§ **Passage to read**
※

In some embodiments, the method further comprises in response to determining that the PEI is received during the PEI occasion and the PEI indicates a subgroup associated with the UE, monitoring the PO associated with the PEI for the paging DCI.

In some embodiments, the method further comprises receiving the paging DCI. The method further comprises demodulating and decoding a physical downlink shared channel (PDSCH) in accordance with scheduling information included in the paging DCI to retrieve a paging message. The method further comprises in response to determining that the paging message includes an identity of the UE, initiating a random access procedure.

In some embodiments, the PS state is an RRC_IDLE state or an RRC_INACTIVE state.

In some embodiments, the indication is included in one of an RRC RELEASE message or an RRC RECONFIGURATION message transmitted from a gNB serving the UE.

In some embodiments, the indication is included in one of a REGISTRATION ACCEPT message or a SERVICE ACCEPT message transmitted from an AMF serving the UE.

In some embodiments, the method further comprises transmitting a request to the AMF to either enable or disable the PEI function for the UE before receiving the indication, the request being included in one of a SERVICE REQUEST message or a REGISTRATION REQUEST message transmitted to the AMF.

According to various embodiments, a UE includes a non-transitory memory storage comprising instructions. The UE further includes one or more processors in communication with the non-transitory memory storage, the one or more processors executing the instructions to cause the UE to perform a method of any of the preceding methods.

BRIEF DESCRIPTION OF THE DRAWINGS

For a more complete understanding of the present disclosure, and the advantages thereof, reference is now made to the following descriptions taken in conjunction with the accompanying drawings, in which:

FIG. 1 illustrates a sequence of events in paging reception in accordance with some embodiments;

FIG. 2 illustrates a sequence of events in paging reception using a paging early indication (PEI) function in accordance with some embodiments;

FIG. 3 illustrates a message sequence chart showing communications between a

next generation Node B (gNB) and a user equipment (UE) using a UE identity (UEID)-based subgrouping method in accordance with some embodiments;

FIG. 4 illustrates a message sequence chart for assigning a UE to a core network (CN)-assigned subgroup according to some embodiments;

FIG. 5 illustrates an example of paging queuing delay increased by the PEI function;

FIGS. 6A-C and 6F-I illustrate various message sequence charts showing communications between an access and mobility management function (AMF) and one or more radio access network (RAN) nodes for configuring the RAN node according to some embodiments;

FIGS. 6D-E illustrate various message sequence charts showing communications between a first RAN node and a second RAN node for configuring the second RAN node according to some embodiments;

FIGS. 7A-B illustrate various message sequence charts showing communications between an AMF and a UE for configuring the UE according to some embodiments;

FIGS. 7C-D illustrate various message sequence charts showing communications between a gNB and a UE for configuring the UE according to some embodiments;

FIG. 8 illustrates a flow chart of operations occurring in an AMF according to some embodiments;

FIG. 9 illustrates a flow chart of operations occurring in a gNB according to some embodiments;

FIG. 10 illustrates a flow chart of operations occurring in a UE according to some embodiments;

FIG. 11 illustrates another flow chart of operations occurring in a UE according to some embodiments;

FIG. 12 illustrates yet another flow chart of operations occurring in a UE according to some embodiments;

FIG. 13 illustrates an example communication system;

FIGS. 14A-B illustrate example devices that may implement the methods and teachings according to this disclosure;

FIG. 15 illustrates a block diagram of a computing system that may be used for implementing the devices and methods disclosed herein;

FIG. 16 illustrates another example communications system;

FIG. 17 illustrates a method performed by a network node according to some embodiments;

FIG. 18 illustrates a method performed by a gNB according to some embodiments; and

FIG. 19 illustrates a method performed by a UE according to some embodiments.

※

§ **Data block**

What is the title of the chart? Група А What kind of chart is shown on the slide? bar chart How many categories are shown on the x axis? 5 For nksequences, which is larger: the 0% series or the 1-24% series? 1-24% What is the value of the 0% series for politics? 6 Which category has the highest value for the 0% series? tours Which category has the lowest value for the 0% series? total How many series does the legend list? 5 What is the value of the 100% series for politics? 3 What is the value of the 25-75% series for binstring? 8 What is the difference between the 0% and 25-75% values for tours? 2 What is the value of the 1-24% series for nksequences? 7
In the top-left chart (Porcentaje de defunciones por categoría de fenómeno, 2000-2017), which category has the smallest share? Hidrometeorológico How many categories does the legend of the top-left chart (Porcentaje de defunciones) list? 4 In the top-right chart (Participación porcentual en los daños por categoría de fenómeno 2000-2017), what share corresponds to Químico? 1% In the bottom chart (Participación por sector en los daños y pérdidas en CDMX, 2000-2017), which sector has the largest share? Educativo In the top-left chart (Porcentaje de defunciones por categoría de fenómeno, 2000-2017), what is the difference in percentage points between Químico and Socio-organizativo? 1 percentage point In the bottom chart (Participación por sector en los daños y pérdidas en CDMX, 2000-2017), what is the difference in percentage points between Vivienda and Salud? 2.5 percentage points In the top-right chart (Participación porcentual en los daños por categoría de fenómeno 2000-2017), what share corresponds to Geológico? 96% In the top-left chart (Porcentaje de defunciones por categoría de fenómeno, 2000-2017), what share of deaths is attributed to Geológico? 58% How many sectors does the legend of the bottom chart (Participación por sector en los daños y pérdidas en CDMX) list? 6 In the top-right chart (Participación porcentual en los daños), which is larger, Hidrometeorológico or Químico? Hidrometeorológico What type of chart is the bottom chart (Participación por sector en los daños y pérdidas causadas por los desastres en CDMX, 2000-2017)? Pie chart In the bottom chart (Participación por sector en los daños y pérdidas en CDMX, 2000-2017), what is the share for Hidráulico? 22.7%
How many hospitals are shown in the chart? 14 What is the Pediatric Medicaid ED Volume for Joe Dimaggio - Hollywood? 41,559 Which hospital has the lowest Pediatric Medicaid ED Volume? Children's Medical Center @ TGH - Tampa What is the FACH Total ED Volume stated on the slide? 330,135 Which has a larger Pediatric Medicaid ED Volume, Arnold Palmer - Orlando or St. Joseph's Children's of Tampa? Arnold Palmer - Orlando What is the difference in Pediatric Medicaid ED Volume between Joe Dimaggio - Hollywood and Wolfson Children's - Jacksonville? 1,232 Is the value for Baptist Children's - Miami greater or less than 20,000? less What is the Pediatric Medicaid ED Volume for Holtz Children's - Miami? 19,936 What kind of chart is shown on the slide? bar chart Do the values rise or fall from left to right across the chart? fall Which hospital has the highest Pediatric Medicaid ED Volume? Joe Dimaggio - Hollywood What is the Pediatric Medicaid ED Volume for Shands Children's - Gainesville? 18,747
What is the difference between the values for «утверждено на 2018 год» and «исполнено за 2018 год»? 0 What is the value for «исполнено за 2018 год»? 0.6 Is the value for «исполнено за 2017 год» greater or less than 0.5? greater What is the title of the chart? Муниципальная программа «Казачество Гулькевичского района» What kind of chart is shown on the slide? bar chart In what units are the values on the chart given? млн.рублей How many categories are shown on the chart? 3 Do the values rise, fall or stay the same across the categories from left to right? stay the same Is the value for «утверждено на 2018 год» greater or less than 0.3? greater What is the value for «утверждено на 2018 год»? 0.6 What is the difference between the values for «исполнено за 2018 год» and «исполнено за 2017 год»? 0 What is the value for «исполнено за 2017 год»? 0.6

※

§ **Required action**
Answer from the paging early indication text:
(a) Which two states can the PS state be?
(b) What does FIG. 5 illustrate?
(c) In which two messages can the UE's request to the AMF to enable or disable the PEI function be included?

§ **Your solution**
(a) An RRC_IDLE state or an RRC_INACTIVE state.
(b) An example of paging queuing delay increased by the PEI function.
(c) A SERVICE REQUEST message or a REGISTRATION REQUEST message.